--- START OF Input records ---
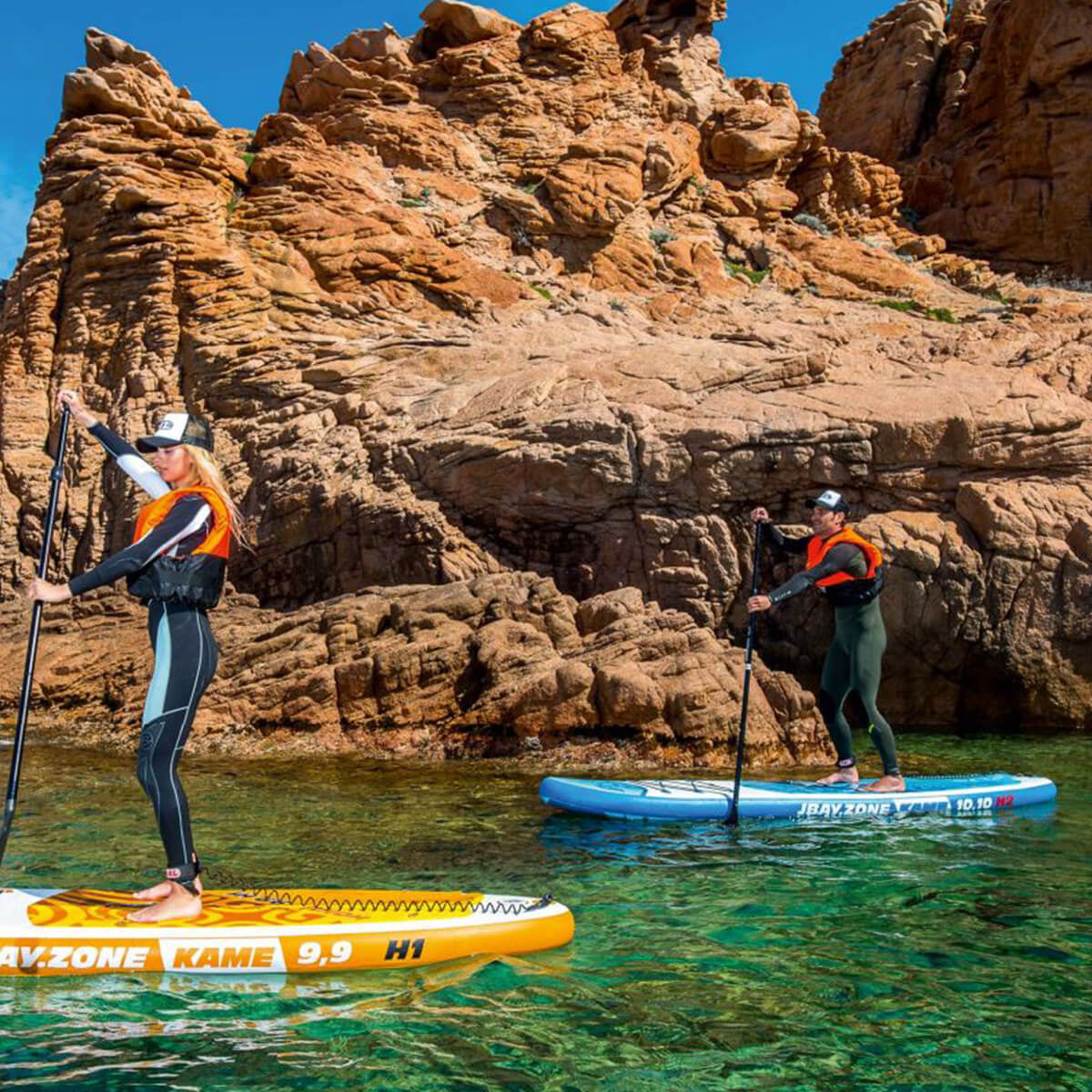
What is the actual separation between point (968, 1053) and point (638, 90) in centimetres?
2845

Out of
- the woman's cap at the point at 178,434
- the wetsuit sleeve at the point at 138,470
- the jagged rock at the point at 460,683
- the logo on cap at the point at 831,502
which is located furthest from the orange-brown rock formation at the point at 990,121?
the wetsuit sleeve at the point at 138,470

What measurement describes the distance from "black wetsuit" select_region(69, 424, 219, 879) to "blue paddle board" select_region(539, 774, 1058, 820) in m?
4.28

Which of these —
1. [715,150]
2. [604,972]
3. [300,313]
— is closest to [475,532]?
[300,313]

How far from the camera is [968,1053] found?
13.3ft

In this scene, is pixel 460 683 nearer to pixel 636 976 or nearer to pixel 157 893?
pixel 157 893

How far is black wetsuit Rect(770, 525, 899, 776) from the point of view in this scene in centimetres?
956

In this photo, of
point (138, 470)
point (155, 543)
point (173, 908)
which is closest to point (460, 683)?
point (138, 470)

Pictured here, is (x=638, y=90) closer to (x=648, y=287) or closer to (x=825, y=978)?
(x=648, y=287)

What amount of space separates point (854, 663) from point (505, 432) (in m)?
8.77

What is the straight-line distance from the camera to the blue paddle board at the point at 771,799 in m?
8.91

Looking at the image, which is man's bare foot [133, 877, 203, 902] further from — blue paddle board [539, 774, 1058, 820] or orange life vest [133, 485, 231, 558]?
blue paddle board [539, 774, 1058, 820]

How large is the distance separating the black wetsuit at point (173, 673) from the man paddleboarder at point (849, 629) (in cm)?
559

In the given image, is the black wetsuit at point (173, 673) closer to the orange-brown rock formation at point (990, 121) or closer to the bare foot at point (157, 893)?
the bare foot at point (157, 893)

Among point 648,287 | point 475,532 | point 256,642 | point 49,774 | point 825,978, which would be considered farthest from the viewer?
point 648,287
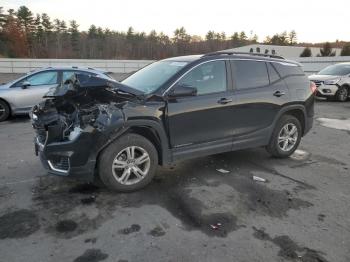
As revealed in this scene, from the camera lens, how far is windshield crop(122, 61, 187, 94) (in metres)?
5.36

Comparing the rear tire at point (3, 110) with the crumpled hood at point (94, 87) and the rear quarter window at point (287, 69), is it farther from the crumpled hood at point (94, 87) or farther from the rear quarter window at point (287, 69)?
--- END OF Input records ---
▶ **What the task asks**:
Return every line of the listing above verbatim, with the pictures left out.

▶ **Solution below**:
What is the actual separation between point (968, 1053) and point (638, 90) in centimetres?
2845

Out of
- the woman's cap at the point at 178,434
- the wetsuit sleeve at the point at 138,470
- the jagged rock at the point at 460,683
- the logo on cap at the point at 831,502
which is located furthest from the orange-brown rock formation at the point at 990,121?
the wetsuit sleeve at the point at 138,470

What measurement describes the distance from "black wetsuit" select_region(69, 424, 219, 879) to "blue paddle board" select_region(539, 774, 1058, 820) in m?
4.28

Which of these —
1. [715,150]
2. [604,972]
3. [300,313]
— is closest to [475,532]?
[300,313]

How far from the camera is [968,1053] found?
13.3ft

In this scene, is pixel 460 683 nearer to pixel 636 976 or nearer to pixel 157 893?
pixel 157 893

How far is black wetsuit Rect(770, 525, 899, 776) from the point of view in this scene in centimetres?
956

In this photo, of
point (138, 470)
point (155, 543)
point (173, 908)
which is closest to point (460, 683)?
point (138, 470)

Pictured here, is (x=638, y=90) closer to (x=648, y=287) or closer to (x=825, y=978)?
(x=648, y=287)

What amount of space separates point (854, 663) from point (505, 432) (in m)?
8.77

What is the straight-line distance from the camera to the blue paddle board at the point at 771,799 in m?
8.91

Looking at the image, which is man's bare foot [133, 877, 203, 902] further from — blue paddle board [539, 774, 1058, 820] or orange life vest [133, 485, 231, 558]?
blue paddle board [539, 774, 1058, 820]

How large is the distance separating the black wetsuit at point (173, 673) from the man paddleboarder at point (849, 629) (in cm)?
559

In the given image, is the black wetsuit at point (173, 673) closer to the orange-brown rock formation at point (990, 121) or closer to the bare foot at point (157, 893)?
the bare foot at point (157, 893)

Among point 648,287 | point 475,532 | point 256,642 | point 49,774 | point 825,978, which would be considered farthest from the viewer?
point 648,287
As revealed in this scene, from the camera lens, how far is windshield crop(122, 61, 187, 94) (in metres)?
5.36

Comparing the rear tire at point (3, 110) with the crumpled hood at point (94, 87) and the rear quarter window at point (287, 69), is it farther from the crumpled hood at point (94, 87) or farther from the rear quarter window at point (287, 69)?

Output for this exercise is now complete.